Stored data:
== == ==

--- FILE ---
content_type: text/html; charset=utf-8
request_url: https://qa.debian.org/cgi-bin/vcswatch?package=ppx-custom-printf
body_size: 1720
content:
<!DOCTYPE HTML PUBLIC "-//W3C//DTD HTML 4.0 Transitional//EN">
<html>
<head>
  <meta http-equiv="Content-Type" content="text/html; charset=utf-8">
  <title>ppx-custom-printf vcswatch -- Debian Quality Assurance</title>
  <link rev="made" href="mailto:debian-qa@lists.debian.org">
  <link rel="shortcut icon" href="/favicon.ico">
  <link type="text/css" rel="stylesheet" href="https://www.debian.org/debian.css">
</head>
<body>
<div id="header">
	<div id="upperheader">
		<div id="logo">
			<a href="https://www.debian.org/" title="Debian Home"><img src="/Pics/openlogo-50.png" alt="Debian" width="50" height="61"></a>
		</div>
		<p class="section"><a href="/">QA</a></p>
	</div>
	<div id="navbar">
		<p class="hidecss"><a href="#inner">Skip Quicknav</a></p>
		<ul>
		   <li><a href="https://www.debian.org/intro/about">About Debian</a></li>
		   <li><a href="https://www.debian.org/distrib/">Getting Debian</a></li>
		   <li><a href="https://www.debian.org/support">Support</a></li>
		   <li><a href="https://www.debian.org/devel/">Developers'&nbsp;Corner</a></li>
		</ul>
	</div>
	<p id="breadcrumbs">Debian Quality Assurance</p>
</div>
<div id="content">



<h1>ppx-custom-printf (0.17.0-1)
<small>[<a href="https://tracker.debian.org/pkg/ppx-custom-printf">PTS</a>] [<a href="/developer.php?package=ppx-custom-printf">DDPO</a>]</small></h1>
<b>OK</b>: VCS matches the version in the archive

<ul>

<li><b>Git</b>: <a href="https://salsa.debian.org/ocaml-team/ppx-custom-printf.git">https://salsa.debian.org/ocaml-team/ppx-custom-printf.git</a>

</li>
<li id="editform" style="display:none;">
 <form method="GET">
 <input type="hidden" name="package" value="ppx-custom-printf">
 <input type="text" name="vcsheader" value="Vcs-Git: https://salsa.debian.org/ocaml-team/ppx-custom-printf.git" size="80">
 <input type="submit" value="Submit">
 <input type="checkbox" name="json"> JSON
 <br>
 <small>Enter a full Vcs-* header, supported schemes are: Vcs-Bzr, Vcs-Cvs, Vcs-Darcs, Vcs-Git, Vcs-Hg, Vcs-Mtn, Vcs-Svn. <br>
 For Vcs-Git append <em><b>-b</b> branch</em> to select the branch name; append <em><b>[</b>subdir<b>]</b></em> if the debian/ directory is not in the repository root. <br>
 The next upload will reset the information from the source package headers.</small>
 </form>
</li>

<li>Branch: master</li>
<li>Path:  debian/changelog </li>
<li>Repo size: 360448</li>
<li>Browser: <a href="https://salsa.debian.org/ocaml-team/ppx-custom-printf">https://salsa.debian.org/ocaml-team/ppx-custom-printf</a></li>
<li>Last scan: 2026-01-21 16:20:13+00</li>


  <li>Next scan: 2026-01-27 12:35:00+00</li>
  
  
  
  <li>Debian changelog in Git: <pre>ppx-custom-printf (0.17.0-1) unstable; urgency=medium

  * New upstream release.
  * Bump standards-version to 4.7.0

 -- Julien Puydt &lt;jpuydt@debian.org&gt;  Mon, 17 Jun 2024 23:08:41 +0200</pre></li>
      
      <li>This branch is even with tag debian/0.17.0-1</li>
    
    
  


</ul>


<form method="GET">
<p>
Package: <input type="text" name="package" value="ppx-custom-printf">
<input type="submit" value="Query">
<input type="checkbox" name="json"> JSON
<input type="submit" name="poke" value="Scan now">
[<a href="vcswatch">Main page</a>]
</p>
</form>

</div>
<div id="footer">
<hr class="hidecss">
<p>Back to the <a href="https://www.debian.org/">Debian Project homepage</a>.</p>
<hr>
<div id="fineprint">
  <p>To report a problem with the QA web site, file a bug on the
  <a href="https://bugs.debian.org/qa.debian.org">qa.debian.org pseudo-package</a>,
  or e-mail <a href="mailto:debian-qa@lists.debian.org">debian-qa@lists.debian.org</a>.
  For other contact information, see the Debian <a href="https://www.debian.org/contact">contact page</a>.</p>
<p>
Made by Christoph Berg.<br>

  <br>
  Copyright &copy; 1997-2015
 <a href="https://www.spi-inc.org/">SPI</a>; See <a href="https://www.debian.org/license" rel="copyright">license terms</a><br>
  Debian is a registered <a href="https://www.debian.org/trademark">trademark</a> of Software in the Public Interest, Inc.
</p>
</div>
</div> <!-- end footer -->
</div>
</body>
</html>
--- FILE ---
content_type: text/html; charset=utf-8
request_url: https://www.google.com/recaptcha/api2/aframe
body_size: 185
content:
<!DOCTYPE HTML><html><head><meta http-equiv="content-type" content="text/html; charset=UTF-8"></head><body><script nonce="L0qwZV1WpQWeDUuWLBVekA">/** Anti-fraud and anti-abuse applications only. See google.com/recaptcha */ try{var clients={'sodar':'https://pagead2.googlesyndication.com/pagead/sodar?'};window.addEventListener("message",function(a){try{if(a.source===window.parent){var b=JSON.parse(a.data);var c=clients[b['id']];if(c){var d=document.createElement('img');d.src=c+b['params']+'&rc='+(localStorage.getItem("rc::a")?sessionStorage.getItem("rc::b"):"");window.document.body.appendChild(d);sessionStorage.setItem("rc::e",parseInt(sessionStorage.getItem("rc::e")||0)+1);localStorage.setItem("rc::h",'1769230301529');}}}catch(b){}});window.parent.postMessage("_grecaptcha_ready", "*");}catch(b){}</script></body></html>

== == ==

Find the lines above that contain "DOCTYPE" and give their count, with nothing added.

2